Hend Zaza: 12-year-old Syrian makes history as youngest athlete at Tokyo 2020

If one of the great hallmarks of the Olympics is the story of the athletes who gave so much to make it happen, then there can be few stories more remarkable than that of Hend Zaza.

The Syrian is expected to be the youngest Tokyo 2020 contender to secure a table tennis qualification for the Olympics by winning the West Asia qualifying tournament last year at just 11 years old.

In the final of this tournament, Zaza beat Mariana Sahakian, almost four times her age, of Lebanon, and has now won the Syrian national titles in all four categories in which she is eligible, including the senior title, having started playing. at the age of five.

“Very rarely have I seen a player of this age play with such joy and train with such intensity as Zaza,” said Eva Jeler, a former German national table tennis coach.

“She never walked to pick up the ball – she ran. While of course his technique needed and still needs to be improved, his determination, resilience and willingness to play and win are (almost) a guarantee of future success.

The 12-year-old has lived much of her life in a country beset by intense civil war, with the Syrian unrest that began more than a decade ago during the Arab Spring of 2011, displacing nearly 11 million people in March 2015, according to Al-Jazeera.
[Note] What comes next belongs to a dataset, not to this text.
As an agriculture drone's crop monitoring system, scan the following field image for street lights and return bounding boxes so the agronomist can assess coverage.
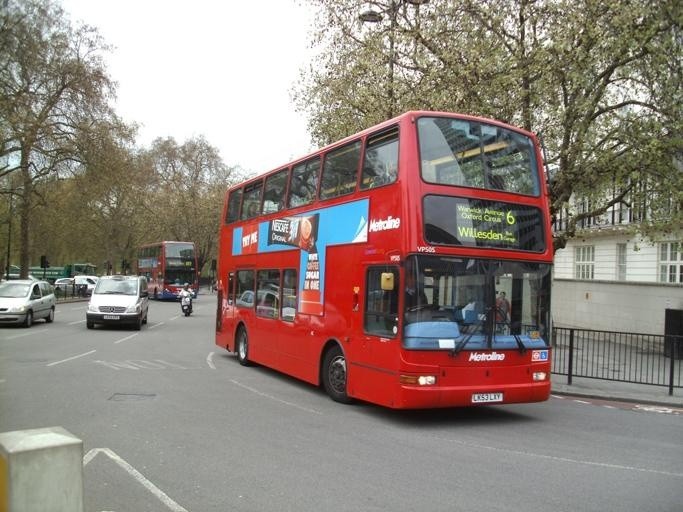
[358,0,430,120]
According to his coach, Zaza has only been able to play two or three away matches a year since the start of his career due to the war.

It is therefore remarkable that Zaza – who was born in Hama, about 30 miles north of the city of Homs which was devastated in a three-year siege that ended in 2014 – was set to become the fifth youngest Olympian in history before the pandemic forced the postponement of the Games to 2021.

She will only be the second Syrian to compete in table tennis at the Olympics, after Heba Allejji. Zaza is, however, the first from her country to qualify for competition by conventional means; Allejji was invited by the Tripartite Ladies Singles Commission in Rio de Janeiro 2016.

“This qualifying tournament was really tough for us, but we’re really proud to be at the Olympics for the second time in our history; this time, however, it’s completely different because we achieved it through the qualification procedures, ”said Bassam Khalil, president of the Syrian Table Tennis Federation.

“The conflict in Syria in previous years has prevented us from participating in many events, but we have done our best to participate and keep table tennis in our country as active as possible. “

Nimble hands and swift eyes should be a boon in a game of intense focus and precision, and Zaza will certainly have the exuberance of youth on his side. Whatever her outcome, when her women’s singles campaign kicks off the first weekend of the Olympics at the Tokyo Metropolitan Gymnasium, Zaza’s very presence at Tokyo 2020 will be a victory for the sport.